§ Written problem
In the definitions text below, what is the longest term a lease of a moveable dwelling site can run?

§ Given text
────

GST has the same meaning as in the A New Tax System (Goods and Services Tax) Act 1999 of the Commonwealth except that it includes notional GST of the kind for which payments may be made under section 5 of the Intergovernmental Agreement Implementation (GST) Act 2000 by a person who is a State entity within the meaning of that Act.
heritage building means a building that the Chief Commissioner is satisfied has heritage significance.
hire of goods has the meaning given by section 183.
hire purchase agreement has the meaning given by section 184 (2).
hiring charges has the meaning given by section 189.
home means a private dwelling and includes a private dwelling which is a company title dwelling and a farming property on which a private dwelling is erected.
instrument includes a written document and a written statement.
insurance includes assurance.
insurance intermediary means:
(a)  a person who arranges contracts of insurance in New South Wales:
(i)  for reward, or
(ii)  as an agent for a person carrying on a business of insurance, or
(b)  a financial services licensee (as defined in section 761A of the Corporations Act 2001 of the Commonwealth) whose licence covers arranging contracts of insurance as an agent for a person carrying on a business of insurance, or
(c)  a regulated principal (as defined in section 1430 of the Corporations Act 2001 of the Commonwealth) when carrying on business as an insurance broker as authorised by Subdivision D of Division 1 of Part 10.2 of that Act.
insurer has the meaning given by section 247.
intellectual property means:
(a)  a business name, trading name, domain name, trade mark, industrial design, patent, registered design or copyright, or
(b)  a right, whether or not under a franchise arrangement, to use or exploit:
(i)  a business name, trading name, domain name, trade mark or industrial design, or
(ii)  a thing, system or process that is the subject of a patent, registered design or copyright (or an adaptation or modification of such a thing, system or process).
interest includes an estate or proprietary right.
land includes a stratum.
land-related property has the meaning given by section 149.
land use entitlement means an entitlement to occupy land within New South Wales conferred through an ownership of shares in a company or an ownership of units in a unit trust scheme, or a combination of a shareholding or ownership of units together with a lease or licence.
land used for primary production means land used primarily for:
(a)  the cultivation of the land for the purpose of selling the produce of the cultivation, or
(b)  the maintenance of animals or poultry on the land for the purpose of selling them or their natural increase or bodily produce, or
(c)  the keeping of bees on the land for the purpose of selling their honey, or
(d)  a commercial plant nursery, but not including a nursery at which the principal cultivation is the maintenance of plants pending their sale to the general public, or
(e)  the propagation for sale of mushrooms, orchids or flowers.
lease has the meaning given by section 164A.
lease of a moveable dwelling site means an agreement under which a person has the right to occupy for a term (or a term together with any option period) not exceeding 5 years:
(a)  any land used, or intended to be used, as the site of a moveable dwelling within the meaning of the Local Government Act 1993, or
(b)  any such moveable dwelling on that site, or
(c)  both the land and any such moveable dwelling.
liability date, in relation to a mortgage, means the date the mortgage becomes liable for mortgage duty under section 208.

────

§ Listing
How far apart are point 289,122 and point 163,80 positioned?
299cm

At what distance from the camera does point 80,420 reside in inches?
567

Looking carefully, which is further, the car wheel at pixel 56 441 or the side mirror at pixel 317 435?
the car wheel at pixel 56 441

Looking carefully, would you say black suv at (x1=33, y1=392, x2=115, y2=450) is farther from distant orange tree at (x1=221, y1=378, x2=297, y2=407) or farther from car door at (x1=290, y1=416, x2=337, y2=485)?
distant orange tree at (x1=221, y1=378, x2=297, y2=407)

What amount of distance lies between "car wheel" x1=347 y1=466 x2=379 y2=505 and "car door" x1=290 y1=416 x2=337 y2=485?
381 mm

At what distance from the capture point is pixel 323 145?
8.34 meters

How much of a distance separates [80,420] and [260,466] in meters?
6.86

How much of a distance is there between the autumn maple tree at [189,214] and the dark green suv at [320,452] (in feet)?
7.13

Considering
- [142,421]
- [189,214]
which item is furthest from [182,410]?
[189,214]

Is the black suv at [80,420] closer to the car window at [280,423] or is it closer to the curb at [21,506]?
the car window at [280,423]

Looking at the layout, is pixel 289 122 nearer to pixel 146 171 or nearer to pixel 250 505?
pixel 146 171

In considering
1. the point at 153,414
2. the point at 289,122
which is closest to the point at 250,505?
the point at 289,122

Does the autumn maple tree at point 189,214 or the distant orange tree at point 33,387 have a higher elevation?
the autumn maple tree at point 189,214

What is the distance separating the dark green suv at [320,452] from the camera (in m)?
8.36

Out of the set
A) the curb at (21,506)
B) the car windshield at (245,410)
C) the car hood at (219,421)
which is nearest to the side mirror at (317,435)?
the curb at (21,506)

────

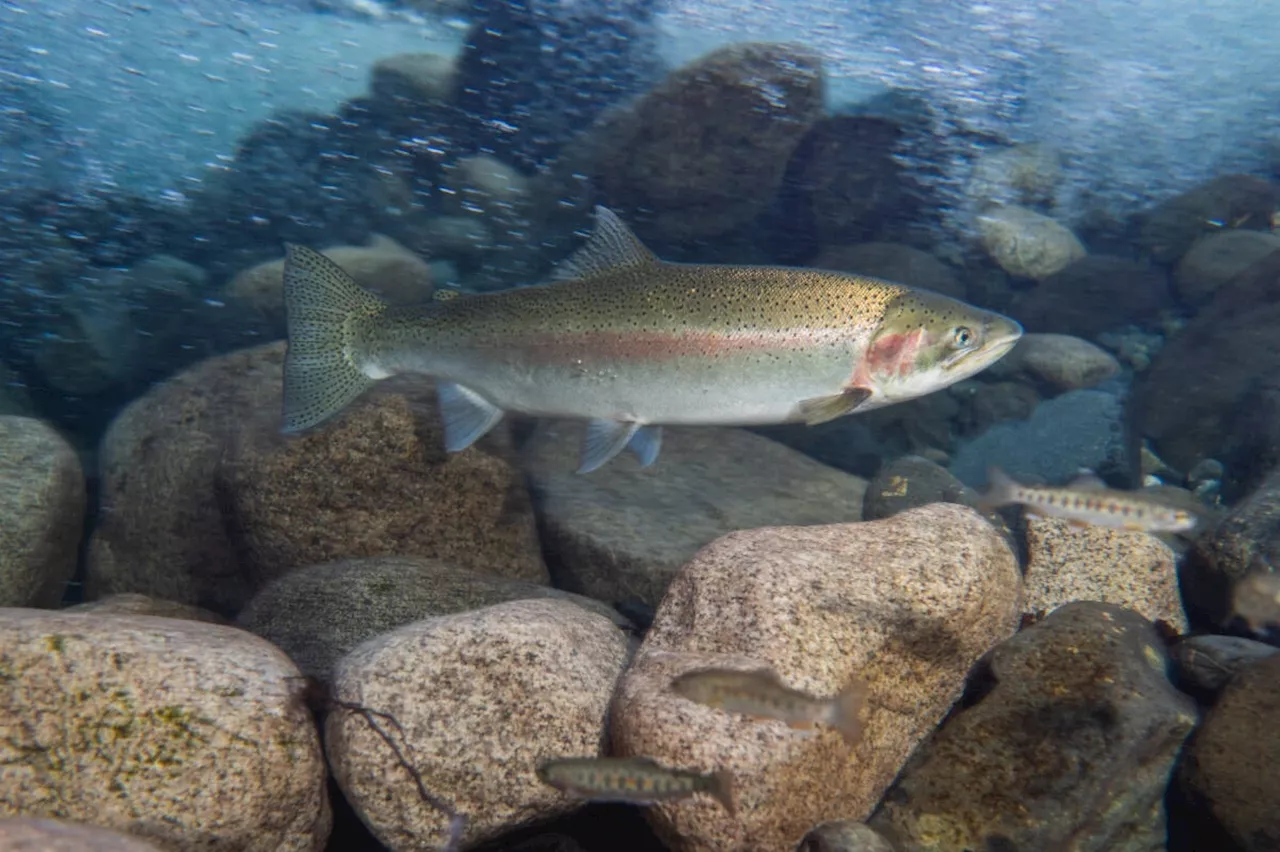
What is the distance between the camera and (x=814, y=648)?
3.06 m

────

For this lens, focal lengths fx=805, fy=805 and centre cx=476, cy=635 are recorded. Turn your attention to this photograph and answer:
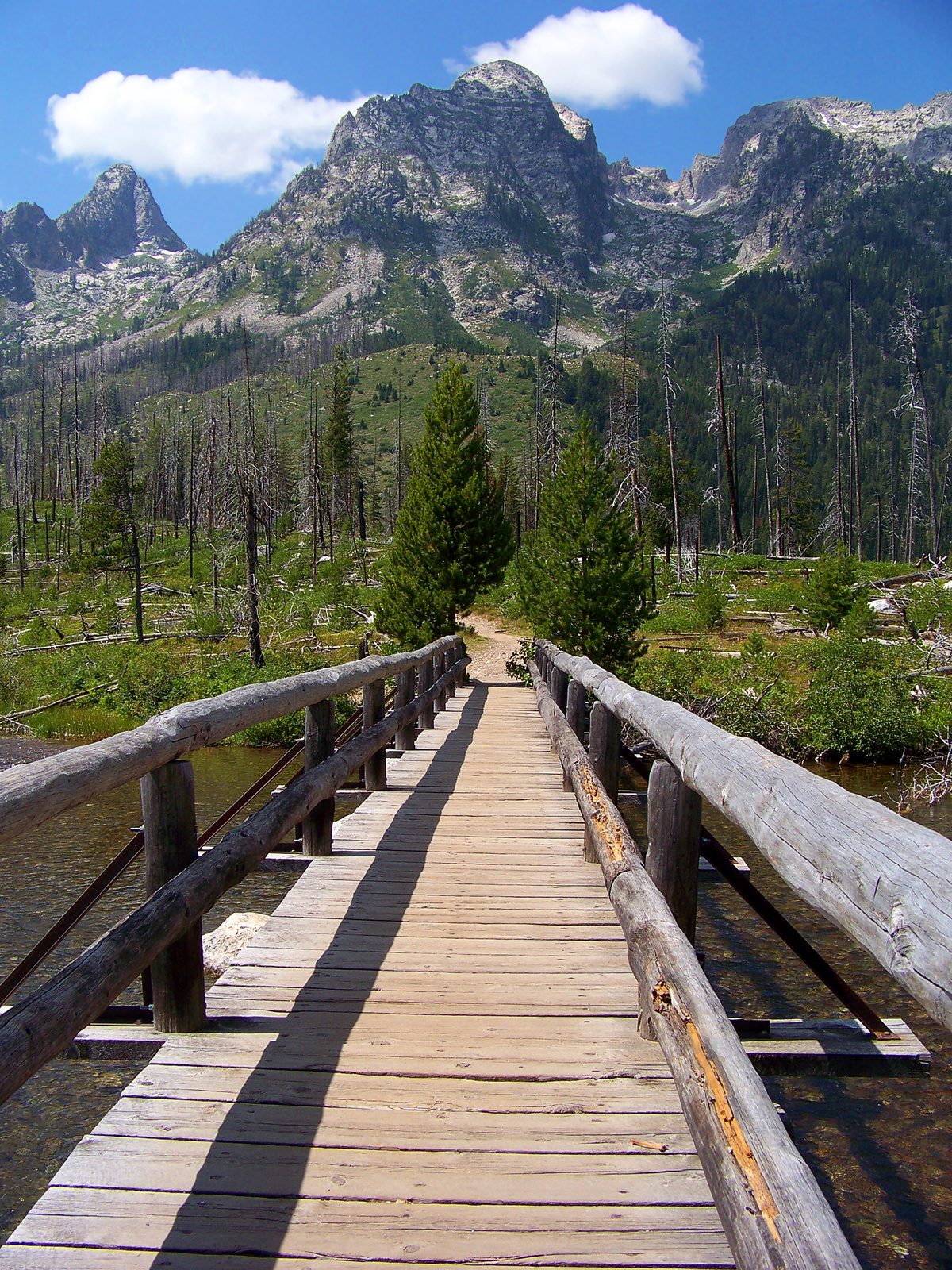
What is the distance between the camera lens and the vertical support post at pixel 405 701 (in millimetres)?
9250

────

§ Output for this exercise
Not more than 5 years, counting the term together with any option period.